Так Саня прожил неделю, потихоньку гордясь собой, своей самостоятельностью и хозяйственностью и беспокоясь лишь о том, чтобы не нагрянула бабушка, от которой не было никаких известий. У бабушки на стене в горнице висел отрывной календарь; Саня снимал с него листочки и складывал их на тумбочке рядом с толстой бабушкиной горкой своим отдельным порядком, видя в этом какой-то неуясненный, но значительный смысл.

* * *

В пятницу после обеда пришел Митяй. Он не знал, что Саня живет один, но видел его за день до того в магазине, поэтому рассчитывал застать здесь Саниного отца. К нему Митяй и шел за помощью и теперь, растерянный и расстроенный, сидел на табуретке у входной двери и внимательно и невидяще смотрел, как Саня иголкой нанизывает на двойную нитку разрезанные подберезовики. Он смотрел долго, с усилием морща лицо и переживая, чтобы кусочки грибов на прогнувшейся длинной нитке не задевали о пол, затем спросил:

— Сушишь?

— Сушу.

— Молодец.

Не похвала подействовала на Саню, нет, он знал, что она ничего не стоит и сказана не от сердца, ему просто жалко стало Митяя, вспомнив, как жалел его в таких случаях и заступался за него перед мамой и бабушкой папа, когда Митяй вот так же приходил, садился и ждал.

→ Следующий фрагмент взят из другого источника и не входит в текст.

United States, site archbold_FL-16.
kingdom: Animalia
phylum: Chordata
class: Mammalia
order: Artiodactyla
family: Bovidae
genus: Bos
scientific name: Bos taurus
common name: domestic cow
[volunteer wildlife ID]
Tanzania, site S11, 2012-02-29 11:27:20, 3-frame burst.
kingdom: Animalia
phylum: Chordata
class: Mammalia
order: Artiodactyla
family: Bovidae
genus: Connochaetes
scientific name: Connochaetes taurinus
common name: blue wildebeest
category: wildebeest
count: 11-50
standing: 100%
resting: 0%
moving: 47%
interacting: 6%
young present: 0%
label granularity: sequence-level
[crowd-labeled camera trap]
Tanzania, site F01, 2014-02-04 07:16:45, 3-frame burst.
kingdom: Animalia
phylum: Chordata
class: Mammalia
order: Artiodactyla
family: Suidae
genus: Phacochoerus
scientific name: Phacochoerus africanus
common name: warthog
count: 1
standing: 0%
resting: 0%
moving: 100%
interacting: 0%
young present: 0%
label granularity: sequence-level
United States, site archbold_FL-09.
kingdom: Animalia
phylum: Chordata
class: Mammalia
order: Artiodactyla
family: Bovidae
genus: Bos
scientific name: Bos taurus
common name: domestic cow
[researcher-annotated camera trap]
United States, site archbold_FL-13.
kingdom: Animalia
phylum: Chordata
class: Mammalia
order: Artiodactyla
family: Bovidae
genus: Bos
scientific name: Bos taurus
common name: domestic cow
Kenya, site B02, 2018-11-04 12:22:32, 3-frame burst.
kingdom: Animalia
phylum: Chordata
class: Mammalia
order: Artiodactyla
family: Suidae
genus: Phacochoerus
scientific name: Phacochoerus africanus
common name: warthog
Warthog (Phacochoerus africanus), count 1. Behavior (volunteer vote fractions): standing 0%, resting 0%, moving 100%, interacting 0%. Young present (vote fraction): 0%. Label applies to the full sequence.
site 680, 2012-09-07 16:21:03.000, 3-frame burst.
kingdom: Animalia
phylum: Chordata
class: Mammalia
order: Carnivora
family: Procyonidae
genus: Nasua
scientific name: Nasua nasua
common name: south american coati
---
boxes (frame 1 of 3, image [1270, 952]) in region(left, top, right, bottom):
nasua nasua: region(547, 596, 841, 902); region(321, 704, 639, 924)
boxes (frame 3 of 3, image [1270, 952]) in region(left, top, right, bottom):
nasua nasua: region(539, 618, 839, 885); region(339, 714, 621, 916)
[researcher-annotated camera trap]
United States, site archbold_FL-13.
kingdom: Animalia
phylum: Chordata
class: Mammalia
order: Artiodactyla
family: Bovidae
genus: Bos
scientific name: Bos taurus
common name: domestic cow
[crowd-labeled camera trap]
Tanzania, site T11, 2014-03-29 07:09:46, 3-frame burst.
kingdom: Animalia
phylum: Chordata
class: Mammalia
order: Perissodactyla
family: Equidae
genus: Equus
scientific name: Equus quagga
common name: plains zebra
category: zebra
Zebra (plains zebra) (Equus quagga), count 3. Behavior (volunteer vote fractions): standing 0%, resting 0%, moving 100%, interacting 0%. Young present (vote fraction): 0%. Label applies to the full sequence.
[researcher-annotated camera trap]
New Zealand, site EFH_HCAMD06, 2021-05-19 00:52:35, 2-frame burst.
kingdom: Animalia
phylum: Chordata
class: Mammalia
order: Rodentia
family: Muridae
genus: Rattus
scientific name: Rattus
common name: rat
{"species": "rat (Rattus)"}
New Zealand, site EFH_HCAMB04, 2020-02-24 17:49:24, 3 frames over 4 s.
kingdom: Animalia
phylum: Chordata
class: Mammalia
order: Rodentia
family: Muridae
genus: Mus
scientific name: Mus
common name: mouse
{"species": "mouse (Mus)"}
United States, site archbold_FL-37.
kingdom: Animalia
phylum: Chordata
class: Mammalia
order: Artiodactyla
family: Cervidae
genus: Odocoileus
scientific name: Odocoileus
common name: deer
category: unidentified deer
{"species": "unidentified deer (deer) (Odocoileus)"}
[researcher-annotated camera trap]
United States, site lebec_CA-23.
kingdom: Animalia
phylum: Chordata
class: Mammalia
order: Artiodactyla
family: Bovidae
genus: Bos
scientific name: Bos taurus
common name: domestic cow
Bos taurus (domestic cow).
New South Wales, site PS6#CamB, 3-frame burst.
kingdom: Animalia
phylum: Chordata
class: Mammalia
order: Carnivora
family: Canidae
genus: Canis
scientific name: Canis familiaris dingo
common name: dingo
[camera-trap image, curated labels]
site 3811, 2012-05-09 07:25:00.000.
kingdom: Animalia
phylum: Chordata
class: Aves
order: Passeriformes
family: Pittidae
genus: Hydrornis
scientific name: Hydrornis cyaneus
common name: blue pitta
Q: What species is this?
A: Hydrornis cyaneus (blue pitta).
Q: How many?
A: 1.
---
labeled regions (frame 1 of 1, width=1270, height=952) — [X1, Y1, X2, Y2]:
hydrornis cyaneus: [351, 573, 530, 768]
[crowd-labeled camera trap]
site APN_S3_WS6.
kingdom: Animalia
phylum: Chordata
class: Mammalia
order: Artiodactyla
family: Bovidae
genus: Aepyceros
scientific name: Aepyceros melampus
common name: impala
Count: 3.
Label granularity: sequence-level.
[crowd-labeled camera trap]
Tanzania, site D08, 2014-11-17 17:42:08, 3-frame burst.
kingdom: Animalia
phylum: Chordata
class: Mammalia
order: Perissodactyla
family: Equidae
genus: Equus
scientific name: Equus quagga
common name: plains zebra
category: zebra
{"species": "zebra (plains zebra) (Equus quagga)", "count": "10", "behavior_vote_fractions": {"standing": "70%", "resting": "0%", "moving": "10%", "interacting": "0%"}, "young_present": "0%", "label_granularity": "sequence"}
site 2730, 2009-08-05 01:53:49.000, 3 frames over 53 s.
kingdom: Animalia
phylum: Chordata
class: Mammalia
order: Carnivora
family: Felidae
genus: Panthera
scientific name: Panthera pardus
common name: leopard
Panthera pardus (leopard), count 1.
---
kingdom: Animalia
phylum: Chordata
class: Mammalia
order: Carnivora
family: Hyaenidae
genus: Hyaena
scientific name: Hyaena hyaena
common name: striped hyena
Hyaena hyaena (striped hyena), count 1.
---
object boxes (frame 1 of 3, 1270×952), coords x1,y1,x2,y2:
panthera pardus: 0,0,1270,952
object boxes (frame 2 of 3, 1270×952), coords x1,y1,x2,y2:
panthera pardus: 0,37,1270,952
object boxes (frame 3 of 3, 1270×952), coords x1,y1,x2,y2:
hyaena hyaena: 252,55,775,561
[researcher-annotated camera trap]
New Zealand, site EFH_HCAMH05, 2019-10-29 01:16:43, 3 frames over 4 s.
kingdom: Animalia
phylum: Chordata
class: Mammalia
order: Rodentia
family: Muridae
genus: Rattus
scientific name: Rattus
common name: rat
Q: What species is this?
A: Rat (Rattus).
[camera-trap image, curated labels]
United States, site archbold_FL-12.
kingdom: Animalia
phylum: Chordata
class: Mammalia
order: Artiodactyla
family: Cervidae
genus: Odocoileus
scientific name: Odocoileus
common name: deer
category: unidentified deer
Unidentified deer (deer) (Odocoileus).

— Дядя Митяй, вам, наверно, три рубля надо. Я могу дать, у меня есть.

Митяй, всматриваясь в Саню возрождающимся взглядом, пуще прежнего поморщился и ответствовал:

— Ты корову теткой не зовешь?

— Зачем?

— То-то и оно… зачем?.. Митяй — кличка, как у быка. Кто ж кличку дядькает? Зови, как все, — Митяй, чего там… Не подавлюсь.

— А вообще-то как тебя зовут? — Саня не решился сказать «вас». Но они и вправду знакомы были давно, и «ты» у Сани по-свойски проскакивало и раньше.

— Митяй. Так и зовут. Хошь — спроси у моей мамаши, она умерла сто лет назад.